The narrative that came out of the Sherman-Andrews interaction stems from the fact that the visual imagery of a big black man yelling while standing next to a petite white woman still upsets many Americans (59 million of whom watched that game and saw that interview). Faster than you can say, “Mandingo stereotype,” Twitter blew up.
Perhaps another part of the issue here, is that along with racism, America’s still not gotten a grip on its sexism issues either, especially when it comes to female sports reporters who are damned if they do, damned if they don’t.
Erin Andrews is a quintessential all-American pretty blonde who has been covering football for over 13 years—she started in 2000 in Florida. But according to sportswriter Jeff Pearlman, she’s basically a Kardashian—talentless and only famous because of her looks. Pearlman is among those who are blaming Andrews and her interview skills as the reason Sherman came off badly. Because she didn’t ask the “right” questions, she somehow allowed Sherman to make a fool of himself because she didn’t ask a better follow up. (Others seem to think that Andrews’ reaction to Sherman was “condescending.”) The “reasoning” goes that Andrews’ supposed incompetency is the reason America is having a racist response to Sherman.

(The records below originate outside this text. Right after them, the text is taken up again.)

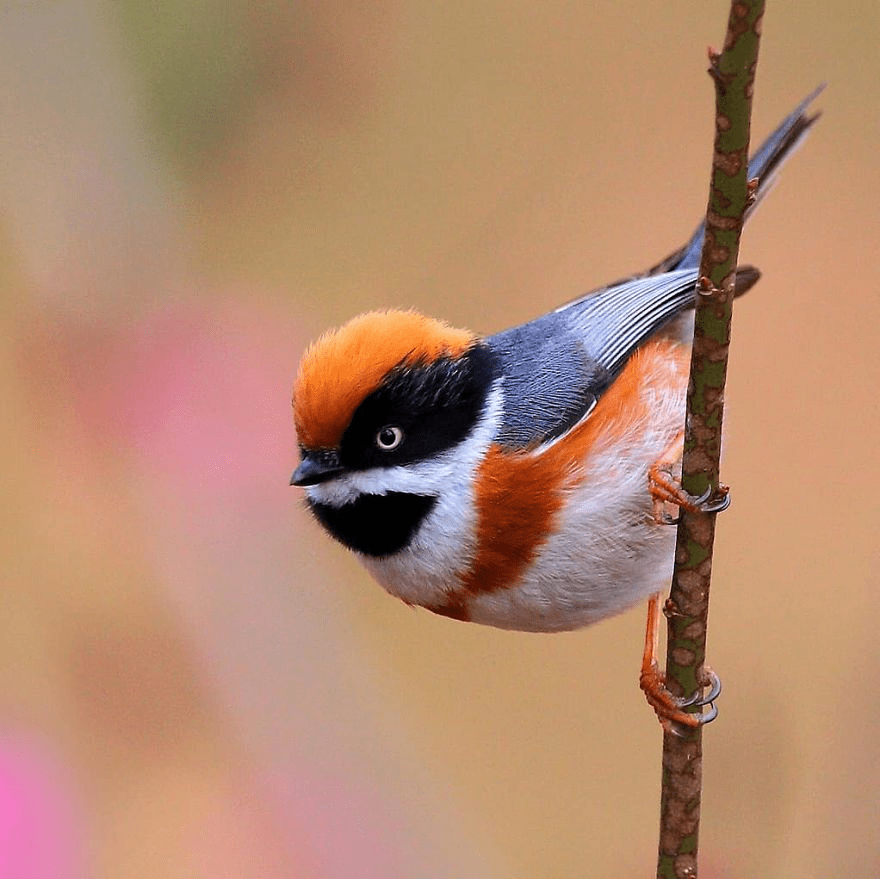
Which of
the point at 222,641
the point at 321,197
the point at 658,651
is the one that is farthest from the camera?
the point at 321,197

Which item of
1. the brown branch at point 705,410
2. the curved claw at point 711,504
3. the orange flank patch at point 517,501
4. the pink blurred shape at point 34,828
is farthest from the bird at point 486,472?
the pink blurred shape at point 34,828

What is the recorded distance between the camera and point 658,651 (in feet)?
8.67

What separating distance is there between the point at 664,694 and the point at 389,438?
2.23 ft

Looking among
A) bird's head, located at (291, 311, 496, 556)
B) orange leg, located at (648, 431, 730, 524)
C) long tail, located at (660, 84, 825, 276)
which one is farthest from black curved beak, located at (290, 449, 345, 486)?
long tail, located at (660, 84, 825, 276)

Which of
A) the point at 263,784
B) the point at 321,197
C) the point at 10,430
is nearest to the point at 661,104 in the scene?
the point at 321,197

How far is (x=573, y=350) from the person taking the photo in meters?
2.47

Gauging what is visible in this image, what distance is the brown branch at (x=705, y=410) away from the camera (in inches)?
47.5

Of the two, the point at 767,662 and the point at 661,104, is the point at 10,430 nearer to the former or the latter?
the point at 767,662

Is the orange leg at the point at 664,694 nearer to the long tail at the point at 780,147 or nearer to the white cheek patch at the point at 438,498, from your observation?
the white cheek patch at the point at 438,498

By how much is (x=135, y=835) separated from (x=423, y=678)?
78 cm

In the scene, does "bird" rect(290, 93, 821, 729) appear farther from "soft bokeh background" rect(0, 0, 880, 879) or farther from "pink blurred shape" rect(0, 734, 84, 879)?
"pink blurred shape" rect(0, 734, 84, 879)

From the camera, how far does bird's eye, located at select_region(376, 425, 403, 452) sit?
2092 millimetres

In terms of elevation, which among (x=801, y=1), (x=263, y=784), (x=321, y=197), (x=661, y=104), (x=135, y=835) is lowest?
(x=135, y=835)

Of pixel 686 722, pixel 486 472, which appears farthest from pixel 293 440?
pixel 686 722
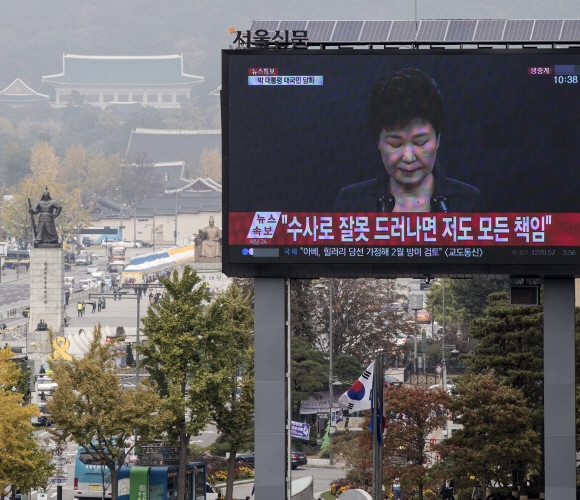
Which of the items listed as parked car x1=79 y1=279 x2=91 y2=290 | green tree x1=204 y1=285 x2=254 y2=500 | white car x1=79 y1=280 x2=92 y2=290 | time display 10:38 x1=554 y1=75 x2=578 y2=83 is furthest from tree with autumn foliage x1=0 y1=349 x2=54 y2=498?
white car x1=79 y1=280 x2=92 y2=290

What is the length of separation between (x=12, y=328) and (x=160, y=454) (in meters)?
66.7

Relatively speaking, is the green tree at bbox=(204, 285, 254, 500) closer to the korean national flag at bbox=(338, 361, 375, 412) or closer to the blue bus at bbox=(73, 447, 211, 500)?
the blue bus at bbox=(73, 447, 211, 500)

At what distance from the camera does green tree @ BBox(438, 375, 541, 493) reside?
4541cm

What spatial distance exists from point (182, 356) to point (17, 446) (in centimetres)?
613

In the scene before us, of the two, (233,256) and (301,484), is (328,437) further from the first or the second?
(233,256)

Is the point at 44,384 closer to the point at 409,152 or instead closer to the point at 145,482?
the point at 145,482

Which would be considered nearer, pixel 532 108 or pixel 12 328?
pixel 532 108

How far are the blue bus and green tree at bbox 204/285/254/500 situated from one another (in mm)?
1193

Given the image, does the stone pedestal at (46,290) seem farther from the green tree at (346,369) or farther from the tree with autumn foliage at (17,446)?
the tree with autumn foliage at (17,446)

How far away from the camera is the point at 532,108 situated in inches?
1406

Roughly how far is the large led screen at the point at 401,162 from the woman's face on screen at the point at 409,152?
0.09ft

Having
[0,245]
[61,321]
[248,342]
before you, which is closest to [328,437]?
[248,342]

And pretty little Erin Andrews still needs protection from big, yelling men.
Incidentally, her fellow sideline reporter that night, 52-year-old Pam Oliver, who has been a sports reporter since 1991, also fell prey to the social media’s wrath on Sunday. Apparently no one liked her new hairdo. Cue totally racist meme comparing her to Chewbacca. Really.

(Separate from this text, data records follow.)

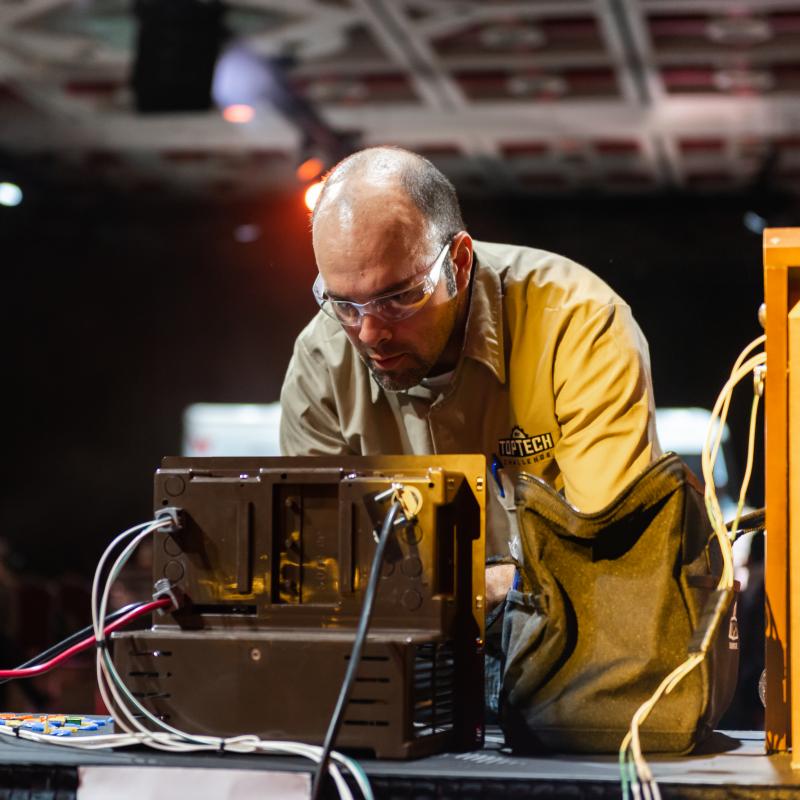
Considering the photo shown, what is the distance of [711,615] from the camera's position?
3.38ft

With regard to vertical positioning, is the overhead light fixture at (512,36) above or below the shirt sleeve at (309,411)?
above

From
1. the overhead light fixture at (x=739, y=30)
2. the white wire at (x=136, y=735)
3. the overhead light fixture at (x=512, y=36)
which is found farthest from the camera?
the overhead light fixture at (x=512, y=36)

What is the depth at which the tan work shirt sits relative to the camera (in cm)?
144

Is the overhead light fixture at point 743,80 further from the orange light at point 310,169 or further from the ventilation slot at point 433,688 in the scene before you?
the ventilation slot at point 433,688

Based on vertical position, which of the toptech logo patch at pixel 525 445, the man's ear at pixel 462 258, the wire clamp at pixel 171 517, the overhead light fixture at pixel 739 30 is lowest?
the wire clamp at pixel 171 517

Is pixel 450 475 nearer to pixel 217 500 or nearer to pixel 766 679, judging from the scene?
pixel 217 500

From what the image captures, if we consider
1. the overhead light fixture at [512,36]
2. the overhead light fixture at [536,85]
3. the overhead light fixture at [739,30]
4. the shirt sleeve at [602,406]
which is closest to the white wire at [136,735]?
the shirt sleeve at [602,406]

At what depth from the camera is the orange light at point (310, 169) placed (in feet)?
23.9

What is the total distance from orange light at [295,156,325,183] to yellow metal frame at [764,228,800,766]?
629cm

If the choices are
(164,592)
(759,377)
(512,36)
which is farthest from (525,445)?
(512,36)

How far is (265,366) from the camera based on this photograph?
9.89 metres

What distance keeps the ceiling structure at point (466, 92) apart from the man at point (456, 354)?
4364mm

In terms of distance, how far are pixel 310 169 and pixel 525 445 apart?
19.5 ft

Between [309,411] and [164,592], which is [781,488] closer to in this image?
[164,592]
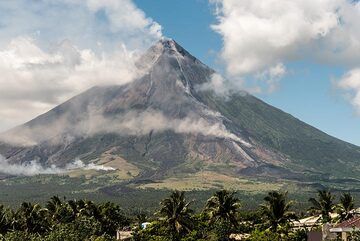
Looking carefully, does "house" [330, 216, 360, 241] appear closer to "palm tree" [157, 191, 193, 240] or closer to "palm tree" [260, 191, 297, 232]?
"palm tree" [260, 191, 297, 232]

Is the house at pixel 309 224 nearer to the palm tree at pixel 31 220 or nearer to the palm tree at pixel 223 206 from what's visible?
the palm tree at pixel 223 206

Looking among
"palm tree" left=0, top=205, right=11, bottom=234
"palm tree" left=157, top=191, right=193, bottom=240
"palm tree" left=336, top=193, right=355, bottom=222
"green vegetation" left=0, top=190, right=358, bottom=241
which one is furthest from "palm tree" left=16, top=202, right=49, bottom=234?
"palm tree" left=336, top=193, right=355, bottom=222

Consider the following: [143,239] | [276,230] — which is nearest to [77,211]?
[143,239]

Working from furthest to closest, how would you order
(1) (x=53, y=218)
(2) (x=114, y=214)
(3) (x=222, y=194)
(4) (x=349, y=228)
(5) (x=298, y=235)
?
(2) (x=114, y=214), (1) (x=53, y=218), (3) (x=222, y=194), (5) (x=298, y=235), (4) (x=349, y=228)

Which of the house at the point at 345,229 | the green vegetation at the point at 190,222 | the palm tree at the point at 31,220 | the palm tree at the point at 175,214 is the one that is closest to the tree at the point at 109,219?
the green vegetation at the point at 190,222

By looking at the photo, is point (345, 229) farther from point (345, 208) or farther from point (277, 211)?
point (345, 208)

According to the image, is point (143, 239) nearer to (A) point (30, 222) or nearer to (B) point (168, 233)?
(B) point (168, 233)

Female sports writers still suffer many indignities that their male counterparts don’t—like getting kissed on the field by men when they are just trying to do their job (Some infamous incidents: Joe Namath to Suzy Kolber in 2003, and more recently, 50 Cent to Andrews).
So to review: If you are a female sports reporter, if you are too pretty, you are clearly not smart enough to do a postgame interview with the players (let alone commentate. But players will still want to kiss you. And if you are not pretty enough, the public has the right to trash your appearance. (P.S. Brush up on your Ernest Hemingway quotes.)
As for Andrews: Was she really crying after the game? Listen to what she said in her several post-game interviews, in which she praised Sherman, and clarified a few things:
She explained that she knew who Sherman’s rant was directed at: the 49ers wide receiver Michael Crabtree. Like a good interviewer, Andrews just wanted Sherman to say it, in his own words. And no, Andrews was not scared of a big, black man. That would be the media’s projecting a very loaded image that dates back to Reconstruction—there is a long tradition of black men being wrongfully accused of sex crimes against white women, and subsequently lynched (e.g., the Scottsboro boys, who were wrongfully accused—and hanged—for the rape of two white women).
“I don’t want this to look like I was upset with him, ‘I was frightened,’ ‘I felt threatened.’ We all like Richard Sherman a lot at Fox,” Andrews told USA Today’s For the Win. “At that moment I saw how crazy it was going to blow up, and I wanted to make sure people knew it wasn’t a situation where I’m a victim and he acted like an idiot.”
On Dan Patrick’s radio show she said: “He lost his mind and it was awesome for once. He never threatened me, or cussed at me or the camera, and I never was frightened.”
Maybe America should take a cue from Andrews, who knows how to do her job—capturing a player’s postgame adrenaline-fueled revelry—and stop projecting our own racist and sexist fears onto her.
It’s not just about the stories. Journalism is also about who is telling them.